Markup Tokenizer

The Markup tokenizer is designed to parse Markdown/Markup code and break it down into meaningful components (tokens) for processing. It provides stream-capable functionality for handling large Markup files or real-time markup processing.

Overview

The Markup tokenizer is part of the NTokenizers library and provides a stream-capable approach to parsing Markdown/Markup code. It can process Markup source code in real-time, making it suitable for large files or streaming scenarios where loading everything into memory at once is impractical.

Especially suitable for parsing AI chat streams, the Markup tokenizer excels at processing real-time tokenized data from AI models, enabling efficient handling of streaming responses and chat conversations without buffering entire responses.

Warning

The MarkupTokenizer makes heavy use of inline tokenizers for features like code fences, links, tables, emojis, footnotes, and more.

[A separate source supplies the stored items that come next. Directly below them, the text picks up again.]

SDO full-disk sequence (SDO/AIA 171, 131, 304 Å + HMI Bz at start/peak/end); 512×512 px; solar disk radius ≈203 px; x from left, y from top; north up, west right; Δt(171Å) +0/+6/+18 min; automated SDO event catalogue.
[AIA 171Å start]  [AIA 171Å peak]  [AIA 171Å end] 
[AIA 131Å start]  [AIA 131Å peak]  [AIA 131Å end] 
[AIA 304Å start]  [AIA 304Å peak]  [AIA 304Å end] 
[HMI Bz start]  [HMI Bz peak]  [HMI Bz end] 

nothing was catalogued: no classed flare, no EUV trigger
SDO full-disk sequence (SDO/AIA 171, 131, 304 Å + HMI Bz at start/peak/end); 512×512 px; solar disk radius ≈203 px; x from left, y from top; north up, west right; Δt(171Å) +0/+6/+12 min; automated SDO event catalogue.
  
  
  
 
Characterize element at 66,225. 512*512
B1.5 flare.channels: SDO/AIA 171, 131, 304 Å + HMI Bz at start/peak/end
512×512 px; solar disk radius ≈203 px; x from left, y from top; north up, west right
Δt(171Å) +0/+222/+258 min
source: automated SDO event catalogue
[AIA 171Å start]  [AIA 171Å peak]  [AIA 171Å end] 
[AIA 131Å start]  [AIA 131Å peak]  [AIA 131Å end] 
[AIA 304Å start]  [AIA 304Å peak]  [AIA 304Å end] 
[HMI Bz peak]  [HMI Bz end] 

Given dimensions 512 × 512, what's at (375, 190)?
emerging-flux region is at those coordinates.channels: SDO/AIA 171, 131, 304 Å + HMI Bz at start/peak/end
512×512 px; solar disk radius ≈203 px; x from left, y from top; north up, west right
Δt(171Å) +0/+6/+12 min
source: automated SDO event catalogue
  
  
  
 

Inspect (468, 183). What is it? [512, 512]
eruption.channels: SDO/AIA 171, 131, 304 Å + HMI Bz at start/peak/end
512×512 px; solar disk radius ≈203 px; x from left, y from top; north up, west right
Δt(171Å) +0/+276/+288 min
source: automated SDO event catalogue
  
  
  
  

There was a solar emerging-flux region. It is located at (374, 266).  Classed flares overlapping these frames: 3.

To get the full functionality, you need to handle each token’s Metadata and process any inline tokens it contains. If you skip handling these metadata types, some characters may be eaten or disappear, because the inline tokenizers strip or transform markup symbols during parsing.

Public API

The Markup tokenizer inherits from BaseTokenizer<MarkupToken> and provides the following key methods:

Inline tokenizers

The MarkupTokenizer produces tokens that carry metadata describing the type of content they represent. They also contain an inline token handler. Make sure to register to it:

await listMetadata.RegisterInlineTokenHandler(async inlineToken => { /* Handle inline tokens here */ })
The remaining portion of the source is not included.